Blaulicht | 28.11.2024

Insgesamt 180 Kräfte waren im Einsatz

Großbrand in Adenau: Feuerwehr zieht Bilanz, Kripo ermittelt

Foto: Winkler TV

Adenau. Am Dienstagvormittag brannte es in einem Baumarkt „Am Alten Wehr“ im Industriegebiet Adenau. Unmittelbar nach erster Erkundung wurde ein Innenangriff zur Menschenrettung eingeleitet, da nicht klar war, ob alle Personen das Gebäude verlassen hatten. Das Gebäude war zum Glück vollständig geräumt. Nach ersten Maßnahmen an einer Brandmauer erfolgte bei drohender Durchzündung ein sofortiger Rückzug. Die erste von drei Durchzündungen erfolgte, als alle Einsatzkräfte das Gebäude verlassen hatten. Es wurde eine Riegelstellung zum Schutz von zwei Supermärkten und dem alten Bahnhof mittels drei Drehleitern aus Adenau, Altenahr und Grafschaft, sowie der Bildung von sechs Einsatzabschnitten aufgebaut. Löschwasser konnte neben dem Hydrantennetz zusätzlich aus dem angrenzenden Adenauer Bach entnommen werden. Ein massiver Personal- und Materialeinsatz wurde durch viele Nachalarmierungen aus dem gesamten Kreis Ahrweiler und dem Kreis Vulkaneifel ermöglicht. Aufgrund der massiven Rauchausbreitung wurde frühzeitig im Einsatzverlauf eine MOWAS-Warnung veranlasst, die auch die Warnapps NINA und KatWarn auslöst.

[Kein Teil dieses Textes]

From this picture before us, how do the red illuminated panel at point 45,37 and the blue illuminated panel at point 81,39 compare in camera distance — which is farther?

Eine Ausbreitungsanalyse über den Deutschen Wetterdienst prognostizierte eine günstige Windrichtung in Richtung eines Waldgebietes. Die angrenzende Bundestraße 257 wurde am Abend wieder freigegeben. 30 Personen, Anwohner, Mitarbeiter und Kunden des Baumarktes sowie der angrenzenden Supermärkte, wurden durch Ordnungsamt, Polizei und Feuerwehr aus dem stark verrauchten Gefahrenbereich verbracht und betreut. Nach einer ersten Einschätzung galt eine Person als leicht verletzt, was sich im Verlauf jedoch nicht bestätigte. Verletzt wurde niemand. Die Anwohner konnten am Abend in ihre Wohnungen zurückkehren. Ein starker Personal- und Materialeinsatz konnte das Einsatzziel im Laufe des Nachmittages erreichen, als das Feuer unter Kontrolle gebracht wurde. Ein Gebäudeteil konnte vor den Flammen geschützt werden. Auch ein Übergreifen auf benachbarte Supermärkte und Gebäude wurde verhindert. Kräfte aus dem Kreis Ahrweiler, darunter die Drehleitern aus Altenahr und Grafschaft, sowie der Führungsunterstützung der technischen Einsatzleitung (TEL) des Landkreises Ahrweiler sowie Einsatzkräfte des Kreises Vulkaneifel kamen zur Unterstützung hinzu. Die Einsatzleitung blieb bei Wehrleiter der VG Adenau, Dieter Merten.

Personell kamen in Summe bis zu 180 Kräfte von Feuerwehr, THW, DRK, Polizei, Ordnungsamt und Bauunternehmer zum Einsatz. Mittels Bagger von THW und einem Bauunternehmer wurden Glutnester freigelegt, sodass gegen Mitternacht die Löscharbeiten eingestellt werden konnten und eine Brandwache vor Ort blieb. Ein Drohnenüberflug mit Wärmebildkamera konnte am Mittwochmorgen keine Glutnester mehr aufdecken. Die Materialaufbereitung, vor allem von defekten oder verschmutzten Schläuchen, sowie die Wiederherstellung und Prüfung von Atemschutzgeräten, dauert vermutlich noch bis Ende der kommenden Woche. Hierbei erfahren die Feuerwehren der VG Adenau große Unterstützung durch die Feuerwehren Altenahr und Bad Neuenahr, die sowohl Einsatzkleidung, als auch Atemschutzgeräte reinigen und prüfen. Die Einsatzbereitschaft konnte in der Zwischenzeit mit Ersatzmaterial wiederhergestellt werden. Die Einsatzstelle konnte um 09:30h am 27.11.2024 an Kriminalpolizei und Besitzer übergeben werden, nachdem die Nachlöscharbeiten in der Nacht abgeschlossen werden konnten.